_TEXT SEGMENT:_

- - -

The goal of this post is to answer the following questions related to rolling two 20-sided dice:

  • Case 1 (Advantage): If I roll two 20-sided dice and take the greater of the two results, how much higher is the expected value than if I had simply rolled one 20-sided die?
  • Case 2 (Disadvantage): If I roll two 20-sided dice and take the lesser of the two results, how much smaller is the expected value than if I had simply rolled one 20-sided die?

Visual Solution

Starting data analysis with visualization is always a good choice, as it might reveal features of the dataset which aren't immediately obvious from the problem description. To get an intuitive feel of what's happening behind the scenes, we can visualize every possible result of the two dice throws by plotting the result of the first dice roll on the x-axis and the result of the second dice roll on the y-axis.

- - -

_DATASET EXCERPTS:_
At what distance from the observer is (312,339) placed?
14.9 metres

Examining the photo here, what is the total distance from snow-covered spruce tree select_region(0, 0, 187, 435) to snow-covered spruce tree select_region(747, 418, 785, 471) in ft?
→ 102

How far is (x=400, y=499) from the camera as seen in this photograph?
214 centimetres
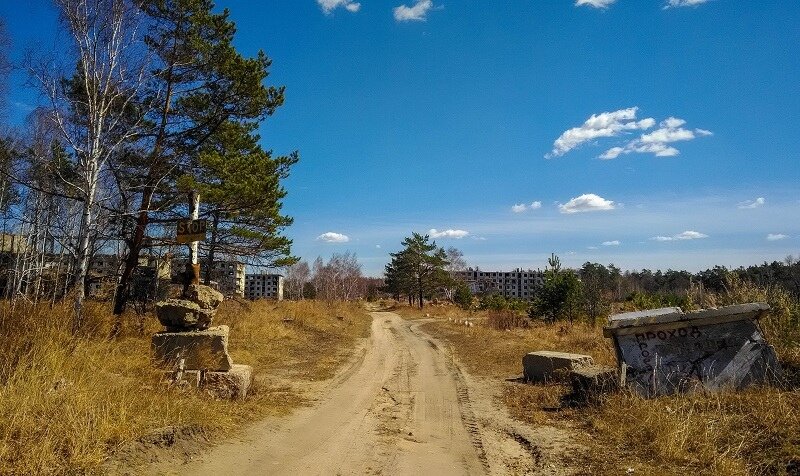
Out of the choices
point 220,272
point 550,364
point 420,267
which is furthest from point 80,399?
point 420,267

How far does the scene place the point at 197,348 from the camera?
24.8ft

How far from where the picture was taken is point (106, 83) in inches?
405

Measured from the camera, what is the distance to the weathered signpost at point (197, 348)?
725cm

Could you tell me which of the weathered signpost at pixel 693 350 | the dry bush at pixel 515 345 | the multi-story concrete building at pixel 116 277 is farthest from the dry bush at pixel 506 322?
the multi-story concrete building at pixel 116 277

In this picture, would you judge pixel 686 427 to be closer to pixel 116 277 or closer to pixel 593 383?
pixel 593 383

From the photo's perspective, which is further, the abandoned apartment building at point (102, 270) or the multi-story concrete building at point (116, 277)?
the multi-story concrete building at point (116, 277)

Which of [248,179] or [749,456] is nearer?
[749,456]

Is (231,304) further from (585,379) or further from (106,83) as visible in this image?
(585,379)

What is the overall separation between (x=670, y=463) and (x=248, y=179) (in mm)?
13346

- - -

_GIVEN PROBLEM 1:_
In the dice post, what is plotted on the y-axis of the visualization?
_GIVEN PROBLEM 2:_
For each statement, say whether it agrees with the dice post, and quote the words from the post that decide it.
(a) In the disadvantage case, the greater of the two results is taken.
(b) The post calls visualization a good way to begin data analysis.
(c) The result of the first dice roll is plotted on the y-axis.
_GIVEN PROBLEM 3:_
List each distinct hyphenated term that appears in the dice post.
The entries are separate material and have nothing to do with the dice post.

_SOLUTION 1:_
The result of the second dice roll.

_SOLUTION 2:_
(a) No: "take the lesser of the two results"
(b) Yes: "Starting data analysis with visualization is always a good choice"
(c) No: "plotting the result of the first dice roll on the x-axis"

_SOLUTION 3:_
20-sided, x-axis, y-axis